Arkansas judge overturns voters' ban on gay marriage
An Arkansas judge ruled that the state's same-sex marriage ban was unconstitutional. Federal judges have also ruled against gay marriage bans in Michigan, Oklahoma, Utah, Virginia and Texas.
Eureka Springs, Ark.
About 10 gay couples lined up Saturday morning outside of a county courthouse in northwest Arkansas, one day after a judge ruled that the state's same-sex marriage ban was unconstitutional.
It isn't clear whether any same-sex marriage licenses will be issued Saturday, because couples must find a clerk willing to do so.
Pulaski County Circuit Judge Chris Piazza ruled Friday that Arkansas' 2004 voter-approved amendment to the state constitution violates the rights of gay couples. He didn't put his ruling on hold as some judges in other states have done.
Attorney General Dustin McDaniel said he would appeal the ruling and asked it be suspended during that process. No appeal had been filed as of Saturday morning.
The first couple in line at the Carroll County Courthouse was Kristin Seaton, 27, and Jennifer Rambo, 26, both of Fort Smith, Arkansas. The couple has been together four years.
Upon hearing about the judge's ruling, Seaton said her first thought was "Is this really happening?" The couple set out for the Pulaski County Courthouse, but learned on the way there that it wouldn't be open Saturday. Eureka Springs, a popular site for destination weddings in the Ozarks, was their next stop, after someone told them it was the most likely place to get a license.
Seaton and Rambo slept in their Ford Focus after arriving at 2 a.m. Saturday, waking up every 30 minutes to make sure they were at the head of the line.
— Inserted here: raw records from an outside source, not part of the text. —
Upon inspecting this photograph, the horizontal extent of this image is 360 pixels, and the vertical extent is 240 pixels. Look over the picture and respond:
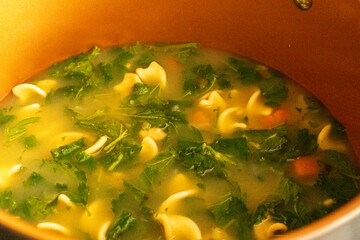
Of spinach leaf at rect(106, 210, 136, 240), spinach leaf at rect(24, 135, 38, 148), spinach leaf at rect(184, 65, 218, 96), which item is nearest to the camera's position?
spinach leaf at rect(106, 210, 136, 240)

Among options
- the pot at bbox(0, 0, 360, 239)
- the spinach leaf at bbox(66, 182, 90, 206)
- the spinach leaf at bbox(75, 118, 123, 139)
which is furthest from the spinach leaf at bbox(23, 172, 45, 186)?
the pot at bbox(0, 0, 360, 239)

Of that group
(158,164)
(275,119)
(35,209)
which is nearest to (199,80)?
(275,119)

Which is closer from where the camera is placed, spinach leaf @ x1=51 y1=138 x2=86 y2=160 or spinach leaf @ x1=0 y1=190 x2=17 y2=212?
spinach leaf @ x1=0 y1=190 x2=17 y2=212

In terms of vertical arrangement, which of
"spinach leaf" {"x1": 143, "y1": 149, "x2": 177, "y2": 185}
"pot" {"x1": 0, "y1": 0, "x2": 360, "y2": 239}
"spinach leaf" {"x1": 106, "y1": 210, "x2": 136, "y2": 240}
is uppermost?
"pot" {"x1": 0, "y1": 0, "x2": 360, "y2": 239}

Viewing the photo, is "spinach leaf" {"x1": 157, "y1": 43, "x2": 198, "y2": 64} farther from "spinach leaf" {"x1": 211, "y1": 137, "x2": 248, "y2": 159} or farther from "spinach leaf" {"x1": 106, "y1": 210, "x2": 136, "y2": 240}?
"spinach leaf" {"x1": 106, "y1": 210, "x2": 136, "y2": 240}

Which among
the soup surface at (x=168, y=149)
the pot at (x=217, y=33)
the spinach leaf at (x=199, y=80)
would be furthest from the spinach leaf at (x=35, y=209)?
the spinach leaf at (x=199, y=80)

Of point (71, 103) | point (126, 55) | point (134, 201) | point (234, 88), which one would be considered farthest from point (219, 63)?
point (134, 201)

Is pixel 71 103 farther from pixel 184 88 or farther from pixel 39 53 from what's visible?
pixel 184 88

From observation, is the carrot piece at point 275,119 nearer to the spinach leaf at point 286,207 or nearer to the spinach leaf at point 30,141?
the spinach leaf at point 286,207
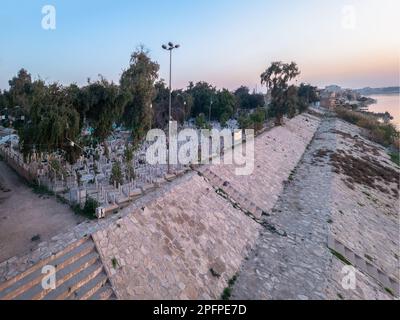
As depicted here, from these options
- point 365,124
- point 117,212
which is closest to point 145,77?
point 117,212

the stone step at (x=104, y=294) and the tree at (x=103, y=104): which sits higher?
the tree at (x=103, y=104)

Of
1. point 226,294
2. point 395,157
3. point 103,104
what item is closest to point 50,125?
point 103,104

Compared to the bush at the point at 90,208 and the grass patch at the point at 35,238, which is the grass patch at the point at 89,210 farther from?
the grass patch at the point at 35,238

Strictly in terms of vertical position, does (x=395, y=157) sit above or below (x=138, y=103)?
below

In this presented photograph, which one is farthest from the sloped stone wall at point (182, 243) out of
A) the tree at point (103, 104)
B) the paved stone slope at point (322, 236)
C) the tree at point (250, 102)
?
the tree at point (250, 102)

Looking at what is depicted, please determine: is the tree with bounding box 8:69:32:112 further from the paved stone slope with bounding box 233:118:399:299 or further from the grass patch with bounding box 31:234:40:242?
the paved stone slope with bounding box 233:118:399:299

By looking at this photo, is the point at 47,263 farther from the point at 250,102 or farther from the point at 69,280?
the point at 250,102
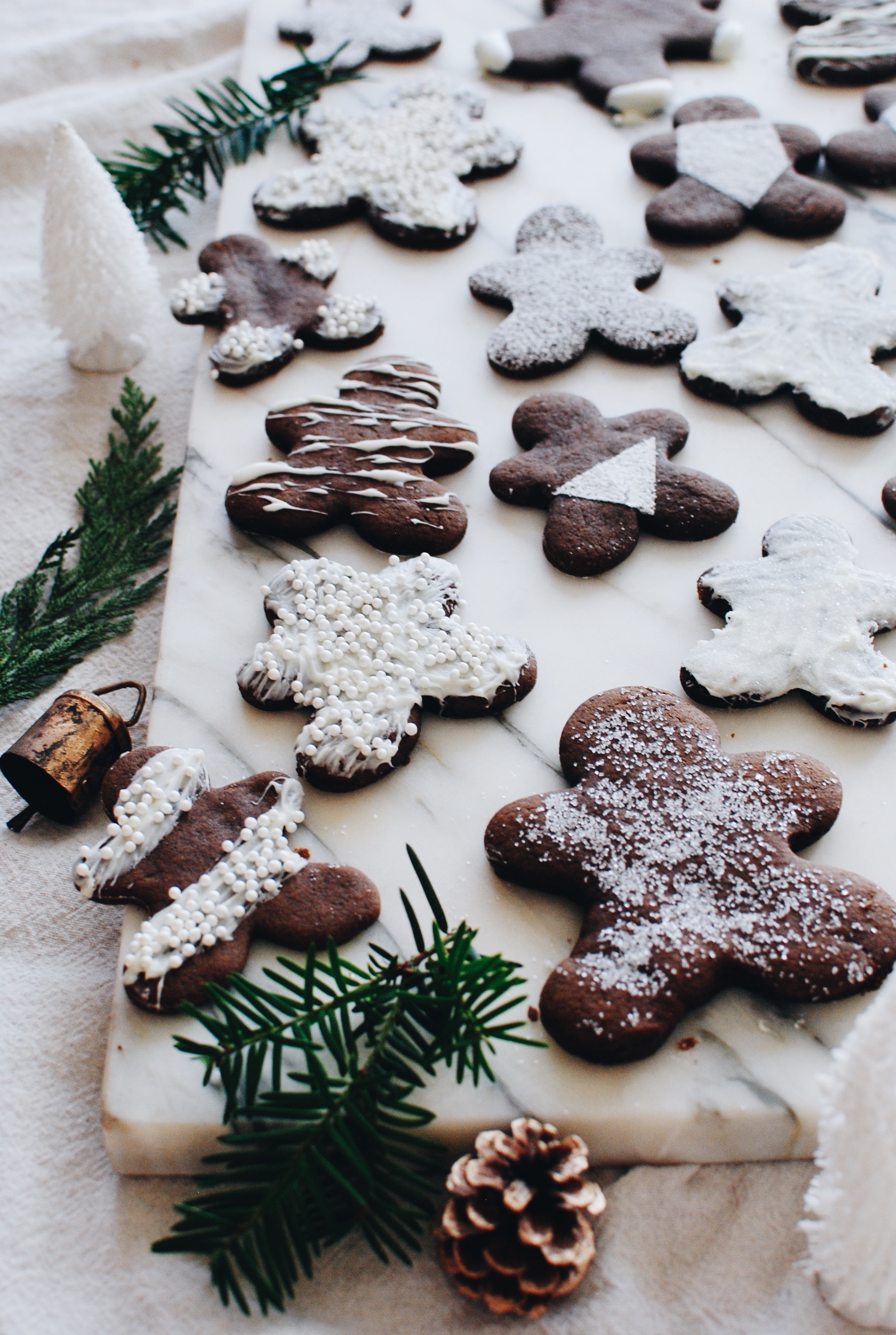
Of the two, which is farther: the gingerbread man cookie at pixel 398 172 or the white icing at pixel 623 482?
the gingerbread man cookie at pixel 398 172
The moment they saw another couple pull up, Seaton and Rambo bolted to the courthouse.
"I don't think I ran that fast," Rambo said.
Arkansas' amendment was passed in 2004 with the overwhelming support of Arkansas voters. Piazza's ruling also overturned a 1997 state law banning gay marriage. In striking down the ban, Piazza wrote that it is "an unconstitutional attempt to narrow the definition of equality."
"The exclusion of a minority for no rational reason is a dangerous precedent," he said in his ruling.
The U.S. Supreme Court last year ruled that a law forbidding the federal government from recognizing same-sex marriages was unconstitutional. Since then, lower-court judges have repeatedly cited the decision when striking down some of the same-sex marriage bans that were enacted after Massachusetts started recognizing gay marriages in 2004.
Federal judges have ruled against marriage bans in Michigan, Oklahoma, Utah, Virginia and Texas, and ordered Kentucky, Ohio and Tennessee to recognize same-sex marriages from other states.
In all, according to gay-rights groups, more than 70 lawsuits seeking marriage equality are pending in about 30 states. Democratic attorneys general in several states — including Virginia, Pennsylvania, Nevada, Oregon and Kentucky — have declined to defend same-sex marriage bans.
Arkansas' ruling came a week after McDaniel became the first statewide elected official to announce he personally supports gay marriage rights. But he said he would continue to defend the constitutional ban in court.
Aaron Sadler, McDaniel's spokesman, said Friday the attorney general sought the stay because "we know that questions about validity of certain actions will arise absent a stay."